TEXTE FOURNI —
Par Juvénal BARANKENGUJE, PhD, The Afro News Vancouver : Depuis les temps immémoriaux, le conte dans les sociétés traditionnelles, en général, et en Afrique, en particulier, a toujours servi d’outil pédagogique privilégié aussi bien dans l’éducation des enfants que dans la transmission des valeurs traditionnelles d’une génération à l’autre. Généralement défini comme un récit d’aventures imaginaires à vocation didactique, le conte en Afrique est toujours dit aux jeunes par les anciens (parents, grands-parents et proches de la famille), à la tombée de la nuit. En outre, il met souvent en scène aussi bien des animaux que des humains et se termine toujours par une leçon de morale. A ce propos, il convient de se poser trois questions qui nous paraissent essentielles, à savoir : la spécificité du conte africain par rapport à d’autres genres de la littérature orale africaine, les principaux thèmes d’instruction développés dans le conte et la place de ce dernier dans la culture moderne. Dans cet article, nous nous efforcerons justement de répondre à ces trois questions.
1. La spécificité du conte africain par rapport à d’autres genres
Il est vrai que la tradition orale en Afrique se manifeste à travers plusieurs genres littéraires tels que : le conte, la chantefable, le mythe, l’épopée, le proverbe, la devinette, les différentes poésies (épique, pastorale et lyrique), le chant, la berceuse, etc. Mais il importe de souligner que le conte est le genre le plus connu de la tradition orale en Afrique. A cet égard, la raison en est que, selon Mbathio Sall (1), le conte « est plus propice au rêve et à l’imagination créatrice, et l’esprit est plus libre après les travaux et les soucis diurnes ».
De plus, le conte populaire a été créé par le peuple et pour le peuple : il naît et vit de la collaboration entre le « peuple auditeur » (les enfants et les adultes) et le conteur (exclusivement une personne adulte) respectueux de sa culture. Sur le plan du contenu, il dépend étroitement de la culture et de la géographie physique du peuple qui l’a produit. Une autre spécificité du conte est le moment de son énonciation : il est toujours raconté à la tombée de la nuit. Le choix de ce moment précis pourrait s’expliquer par le fait que les gens sont beaucoup plus disponibles et, en plus, la nuit est propice à l’écoute et à la concentration.

LE PROBLÈME — Recopiez mot pour mot le passage du texte sur le conte africain situé entre « De plus, le » et « à la concentration. », bornes comprises.

DONNÉES FOURNIES —
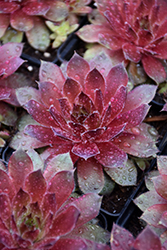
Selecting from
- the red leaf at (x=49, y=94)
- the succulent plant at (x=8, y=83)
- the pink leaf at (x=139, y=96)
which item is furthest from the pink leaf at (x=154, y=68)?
the succulent plant at (x=8, y=83)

RÉSULTAT —
De plus, le conte populaire a été créé par le peuple et pour le peuple : il naît et vit de la collaboration entre le « peuple auditeur » (les enfants et les adultes) et le conteur (exclusivement une personne adulte) respectueux de sa culture. Sur le plan du contenu, il dépend étroitement de la culture et de la géographie physique du peuple qui l’a produit. Une autre spécificité du conte est le moment de son énonciation : il est toujours raconté à la tombée de la nuit. Le choix de ce moment précis pourrait s’expliquer par le fait que les gens sont beaucoup plus disponibles et, en plus, la nuit est propice à l’écoute et à la concentration.